Marcus Aurelius: A Guide for the Perplexed by William O. Stephens

Marcus Aurelius: A Guide for the Perplexed by William O. Stephens

Author:William O. Stephens [Stephens, William O.]
Language: eng
Format: epub
ISBN: 9781441108104
Publisher: Continuum UK


THE BEES AND THE HIVE

Marcus believes that the source of good and bad for rational and political beings lies in actively doing, not in being acted upon. Goodness and badness for us is found not in what others do to us, but in what we do, in our own doing (ix. 16). We will examine the kind of activity that goodness consists in for rational, political beings in a few pages. But first, what is the source of bad for rational and political beings? Badness is what harms.

Now if, on Marcus’ view, a human being is an organic part of the whole of humanity, then what does he understand political harm to be? What harms a citizen of a city? Marcus insists that nothing can harm a citizen except what harms the city she belongs to. Only what harms the whole—the city—can harm its part—the citizen. Yet nothing harms the city except what harms its law. Furthermore, Marcus believes, no so-called misfortune can harm the city’s law. No storm, flood, drought, fire, famine, or plague can harm the law. Marcus concludes that as long as the law is safe, the city will be too. And as long as the city as a whole is safe, each of its citizens, each of its parts, will be too (x. 33). The fallacy of division again appears to mar this reasoning. Yet Marcus believes that if an act does not harm the community, then it does not harm the members of the community. Consequently, when he thinks that he has been injured, he reminds himself to apply this rule: If the community isn’t injured by the deed, then neither is he (v. 22).

What if the community has been injured by an offense? In that case, “what injures the hive injures the bees” (vi. 54). What injures the community as a whole injures the individual citizens. Injustice injures the community, and thereby the citizens. So, what should a citizen do about an unjust, injurious offense against the community, say, for example, poisoning its water supply? Marcus insists that retaliation is inappropriate. Vindictiveness is not the right response. If the community is injured by someone, anger is not the answer. Instead, one must show the offender where he went wrong (v. 22). Anger does not correct a wrongdoer. Learning better through proper instruction does. Injustice results from ignorance.

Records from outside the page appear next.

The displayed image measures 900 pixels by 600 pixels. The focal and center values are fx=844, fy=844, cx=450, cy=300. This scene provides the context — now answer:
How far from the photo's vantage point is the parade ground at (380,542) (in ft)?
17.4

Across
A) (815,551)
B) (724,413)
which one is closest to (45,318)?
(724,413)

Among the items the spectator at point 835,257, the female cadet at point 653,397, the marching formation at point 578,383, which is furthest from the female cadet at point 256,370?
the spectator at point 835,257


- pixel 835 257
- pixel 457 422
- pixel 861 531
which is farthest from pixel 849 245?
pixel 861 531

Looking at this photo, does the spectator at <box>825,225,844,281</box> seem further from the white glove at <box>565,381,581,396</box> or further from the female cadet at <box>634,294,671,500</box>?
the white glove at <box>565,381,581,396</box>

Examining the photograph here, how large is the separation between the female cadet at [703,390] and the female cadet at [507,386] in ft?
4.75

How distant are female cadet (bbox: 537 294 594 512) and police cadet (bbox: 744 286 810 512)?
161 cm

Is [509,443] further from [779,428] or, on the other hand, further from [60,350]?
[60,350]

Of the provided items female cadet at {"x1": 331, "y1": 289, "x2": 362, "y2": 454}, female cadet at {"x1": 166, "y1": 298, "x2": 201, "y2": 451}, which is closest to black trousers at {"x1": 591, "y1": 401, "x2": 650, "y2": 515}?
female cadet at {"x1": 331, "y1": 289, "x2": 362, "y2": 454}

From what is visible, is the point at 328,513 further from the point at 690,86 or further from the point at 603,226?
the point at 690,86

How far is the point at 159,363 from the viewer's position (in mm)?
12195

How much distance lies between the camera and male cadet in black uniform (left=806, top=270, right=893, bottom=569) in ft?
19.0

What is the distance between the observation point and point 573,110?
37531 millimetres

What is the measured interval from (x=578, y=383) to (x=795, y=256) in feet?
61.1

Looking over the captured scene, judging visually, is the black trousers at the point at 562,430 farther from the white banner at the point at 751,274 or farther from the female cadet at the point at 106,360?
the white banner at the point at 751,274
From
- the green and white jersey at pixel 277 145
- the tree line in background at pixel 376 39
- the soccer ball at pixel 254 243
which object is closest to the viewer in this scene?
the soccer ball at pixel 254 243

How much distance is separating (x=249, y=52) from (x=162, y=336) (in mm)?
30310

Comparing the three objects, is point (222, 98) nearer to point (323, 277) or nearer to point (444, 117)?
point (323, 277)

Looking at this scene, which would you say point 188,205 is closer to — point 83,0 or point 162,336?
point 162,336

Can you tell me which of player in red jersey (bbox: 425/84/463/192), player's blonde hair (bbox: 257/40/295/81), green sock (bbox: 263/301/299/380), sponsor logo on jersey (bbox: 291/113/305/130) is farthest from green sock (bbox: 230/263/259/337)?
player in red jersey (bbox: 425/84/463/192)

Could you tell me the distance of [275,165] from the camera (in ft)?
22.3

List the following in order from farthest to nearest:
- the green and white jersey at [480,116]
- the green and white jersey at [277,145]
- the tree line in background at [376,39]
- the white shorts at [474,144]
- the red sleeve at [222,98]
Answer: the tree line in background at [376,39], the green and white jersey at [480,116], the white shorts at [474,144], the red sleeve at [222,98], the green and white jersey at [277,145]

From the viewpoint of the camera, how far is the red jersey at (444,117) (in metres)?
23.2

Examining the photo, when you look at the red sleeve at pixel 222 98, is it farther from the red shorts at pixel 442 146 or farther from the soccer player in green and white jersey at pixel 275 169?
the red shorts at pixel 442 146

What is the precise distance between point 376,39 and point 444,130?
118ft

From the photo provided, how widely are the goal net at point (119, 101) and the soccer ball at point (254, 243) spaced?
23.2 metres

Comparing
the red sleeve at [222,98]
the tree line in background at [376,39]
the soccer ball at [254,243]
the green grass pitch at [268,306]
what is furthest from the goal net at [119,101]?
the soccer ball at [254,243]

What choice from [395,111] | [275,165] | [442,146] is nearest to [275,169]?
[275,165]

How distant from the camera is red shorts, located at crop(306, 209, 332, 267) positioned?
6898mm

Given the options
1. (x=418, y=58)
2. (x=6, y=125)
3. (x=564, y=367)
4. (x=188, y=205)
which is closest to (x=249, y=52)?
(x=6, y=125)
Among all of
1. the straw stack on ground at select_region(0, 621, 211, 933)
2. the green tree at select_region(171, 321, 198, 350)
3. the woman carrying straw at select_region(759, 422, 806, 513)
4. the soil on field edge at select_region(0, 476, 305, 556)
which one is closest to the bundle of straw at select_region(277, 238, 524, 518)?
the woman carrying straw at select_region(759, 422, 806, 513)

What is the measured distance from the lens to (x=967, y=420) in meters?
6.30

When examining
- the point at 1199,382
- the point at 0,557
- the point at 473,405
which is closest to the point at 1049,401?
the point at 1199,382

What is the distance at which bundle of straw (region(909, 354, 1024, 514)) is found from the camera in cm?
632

Thought and reason, after all, are things we share with the offender. Reason is what tells both us what to do and what not to do and what tells all other reasoning beings, including the offender, what to do and what not to do. Our shared reason makes the offender and all others fellow citizens of the rational community. This rational community extends beyond the particular city in which we live. It extends beyond the state too. Indeed, the community of rational beings is as large as the entire world. All of humanity, therefore, belongs to the entire cosmos as its citizens. This is the Stoic idea of cosmopolitanism.